Former board chair Michael Kurek explains, “The majority of the residents at Artemis are gay. At the Young United service on Sunday morning, there are usually five residents that attend, most of them taking responsibility for certain details like setting up the “table” with candle and book, taking up the collection, greeting, and more. After the service at Young, we have a light lunch of sandwiches and cupcakes to which even more residents come down as part of our extended community. When our board president says that Crossways is a “safe and comfortable” place, he’s also referring to spiritual milieu created by Young United and West Broadway Community Ministry as Affirming places.”

Being Affirming is a diverse expression of safety, affirmation, and love. Thank you to Artemis, Young United, and Crossways in Common for being a living reminder of that.

First-St. Andrew’s United Church First Annual Pride Parade Party

First-St. Andrew’s United Church in London, ON became Affirming this year, and launched their public work in style. Anne Cummings of the congregation’s LGBTQ Committee writes,
“What a grand time we had at the first annual Pride Parade Party on the lawn of First-St. Andrew’s United Church in London, Ontario on July 26. Because the route for London’s Pride Parade passed in front of our church, this event was organized as a way to welcome community members to our church. Some members of other United churches in the area also joined us. A hotdog lunch was served and it is estimated that we fed about 150 people. We asked for a freewill donation for the lunch with the proceeds going to the Regional HIV/AIDS Connection in London. A festive atmosphere was created with games for the children that included water, face paint, and lots of movement.

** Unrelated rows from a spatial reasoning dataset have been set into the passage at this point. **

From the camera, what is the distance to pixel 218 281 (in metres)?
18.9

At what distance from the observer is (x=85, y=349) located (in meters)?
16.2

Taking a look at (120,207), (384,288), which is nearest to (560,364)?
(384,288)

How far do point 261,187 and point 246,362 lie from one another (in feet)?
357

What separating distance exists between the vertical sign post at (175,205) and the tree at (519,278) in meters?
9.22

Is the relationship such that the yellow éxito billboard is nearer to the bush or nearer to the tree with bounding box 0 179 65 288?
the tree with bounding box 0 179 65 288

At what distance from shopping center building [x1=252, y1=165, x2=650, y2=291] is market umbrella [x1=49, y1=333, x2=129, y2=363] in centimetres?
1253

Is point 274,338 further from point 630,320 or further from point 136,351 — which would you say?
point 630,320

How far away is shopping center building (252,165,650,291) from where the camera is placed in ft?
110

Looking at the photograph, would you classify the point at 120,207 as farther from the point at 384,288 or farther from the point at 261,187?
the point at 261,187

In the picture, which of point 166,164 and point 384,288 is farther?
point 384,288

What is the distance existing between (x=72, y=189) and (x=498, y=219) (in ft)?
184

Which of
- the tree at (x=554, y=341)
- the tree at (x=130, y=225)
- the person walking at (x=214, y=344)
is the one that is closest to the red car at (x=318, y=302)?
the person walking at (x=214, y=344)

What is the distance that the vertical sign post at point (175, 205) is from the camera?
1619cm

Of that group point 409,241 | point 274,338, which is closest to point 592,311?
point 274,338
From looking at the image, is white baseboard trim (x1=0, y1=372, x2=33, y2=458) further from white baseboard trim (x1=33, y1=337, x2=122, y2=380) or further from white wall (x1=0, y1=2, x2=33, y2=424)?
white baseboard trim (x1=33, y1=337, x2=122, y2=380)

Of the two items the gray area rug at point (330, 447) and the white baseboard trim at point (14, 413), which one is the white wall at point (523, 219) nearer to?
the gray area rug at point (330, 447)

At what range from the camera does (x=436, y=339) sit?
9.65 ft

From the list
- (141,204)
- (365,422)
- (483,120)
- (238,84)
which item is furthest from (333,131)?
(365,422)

First-StAndrewsUCLondon-churchPridesign2015Once the parade reached our lawn, our youth were busy giving cups of lemonade and water to the marchers who were very appreciative because of the heat on the parade route. We also welcomed the marchers with our church sign which read, “We are a welcoming church with reserved seats for all. We are inclusive and affirming. This week we celebrate gay pride.”

Marching with our church banner were 16 of our members, including our Reverend Michelle Down. Many of the marchers wore church t-shirts with the rainbow Affirm logo on the front, our church logo on the back, and the words, “Welcoming All.” Our contingent was led by a car that was decorated with rainbow coloured balloons and had a playlist of joyous, affirming songs booming from the speakers. Plans are already underway for a bigger and better lawn party for next year’s Pride Parade.”